>> Start

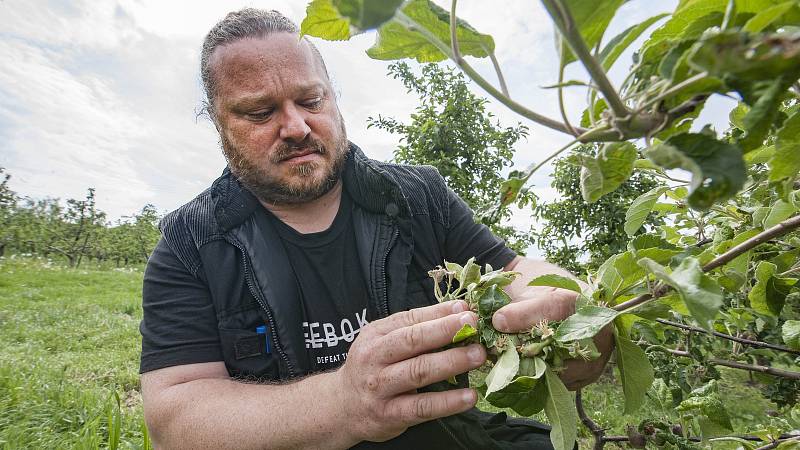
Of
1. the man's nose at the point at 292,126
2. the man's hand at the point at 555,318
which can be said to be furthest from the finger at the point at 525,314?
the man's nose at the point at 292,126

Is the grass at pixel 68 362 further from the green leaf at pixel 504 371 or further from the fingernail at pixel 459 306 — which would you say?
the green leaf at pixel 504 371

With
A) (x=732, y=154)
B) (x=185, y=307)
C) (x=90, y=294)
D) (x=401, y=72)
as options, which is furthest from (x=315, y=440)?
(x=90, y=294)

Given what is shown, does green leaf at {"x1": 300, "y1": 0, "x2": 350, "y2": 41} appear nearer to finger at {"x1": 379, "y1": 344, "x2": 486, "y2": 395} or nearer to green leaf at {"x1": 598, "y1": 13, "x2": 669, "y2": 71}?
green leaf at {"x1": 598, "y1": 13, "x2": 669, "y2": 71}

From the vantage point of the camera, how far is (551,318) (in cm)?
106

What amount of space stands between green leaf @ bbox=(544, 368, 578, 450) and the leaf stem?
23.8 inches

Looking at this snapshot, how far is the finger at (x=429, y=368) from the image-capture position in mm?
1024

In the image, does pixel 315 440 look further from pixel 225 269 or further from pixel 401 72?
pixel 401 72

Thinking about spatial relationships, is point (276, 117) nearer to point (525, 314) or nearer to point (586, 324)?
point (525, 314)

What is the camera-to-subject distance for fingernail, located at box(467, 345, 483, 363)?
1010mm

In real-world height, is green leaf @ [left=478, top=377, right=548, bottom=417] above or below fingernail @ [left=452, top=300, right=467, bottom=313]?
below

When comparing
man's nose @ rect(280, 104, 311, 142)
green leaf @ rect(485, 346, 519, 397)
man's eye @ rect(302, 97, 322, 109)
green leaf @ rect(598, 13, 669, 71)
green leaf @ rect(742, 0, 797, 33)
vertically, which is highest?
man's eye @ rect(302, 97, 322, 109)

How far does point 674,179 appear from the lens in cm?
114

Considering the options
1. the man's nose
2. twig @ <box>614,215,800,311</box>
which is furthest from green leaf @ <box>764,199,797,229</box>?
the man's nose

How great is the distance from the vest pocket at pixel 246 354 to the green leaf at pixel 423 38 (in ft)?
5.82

>> End

> **Given instruction**
Reproduce each line exactly, please, except for any pictures.

> **Expected answer**
Of
1. the man's nose at the point at 292,126
2. the man's hand at the point at 555,318
which can be said to be furthest from the finger at the point at 525,314?
the man's nose at the point at 292,126

Is the grass at pixel 68 362 further from the green leaf at pixel 504 371 or further from the fingernail at pixel 459 306 — which would you say?
the green leaf at pixel 504 371

With
A) (x=732, y=154)
B) (x=185, y=307)
C) (x=90, y=294)
D) (x=401, y=72)
as options, which is furthest from (x=315, y=440)?
(x=90, y=294)

Given what is shown, does green leaf at {"x1": 300, "y1": 0, "x2": 350, "y2": 41} appear nearer to finger at {"x1": 379, "y1": 344, "x2": 486, "y2": 395} or nearer to green leaf at {"x1": 598, "y1": 13, "x2": 669, "y2": 71}?
green leaf at {"x1": 598, "y1": 13, "x2": 669, "y2": 71}

From the vantage point of the camera, how far is (551,318) (in cm)?
106

What amount of space stands between green leaf @ bbox=(544, 368, 578, 450) and the leaf stem?
23.8 inches

Looking at this snapshot, how far is the finger at (x=429, y=368) from the image-capture position in mm?
1024

In the image, does pixel 315 440 look further from pixel 225 269 or further from pixel 401 72?
pixel 401 72

Thinking about spatial relationships, is point (276, 117) nearer to point (525, 314) or nearer to point (586, 324)?
point (525, 314)

What is the camera-to-subject distance for fingernail, located at box(467, 345, 483, 363)?
1010mm

In real-world height, is green leaf @ [left=478, top=377, right=548, bottom=417] above or below fingernail @ [left=452, top=300, right=467, bottom=313]?
below

When comparing
man's nose @ rect(280, 104, 311, 142)
green leaf @ rect(485, 346, 519, 397)
man's eye @ rect(302, 97, 322, 109)
green leaf @ rect(598, 13, 669, 71)
green leaf @ rect(742, 0, 797, 33)
vertically, which is highest?
man's eye @ rect(302, 97, 322, 109)

How far does point 674,179 appear from the lens in cm?
114

Considering the options
1. the man's nose
2. twig @ <box>614,215,800,311</box>
which is furthest from green leaf @ <box>764,199,797,229</box>?
the man's nose

How great is the distance from the vest pocket at pixel 246 354 to the green leaf at pixel 423 38 (in ft)?
5.82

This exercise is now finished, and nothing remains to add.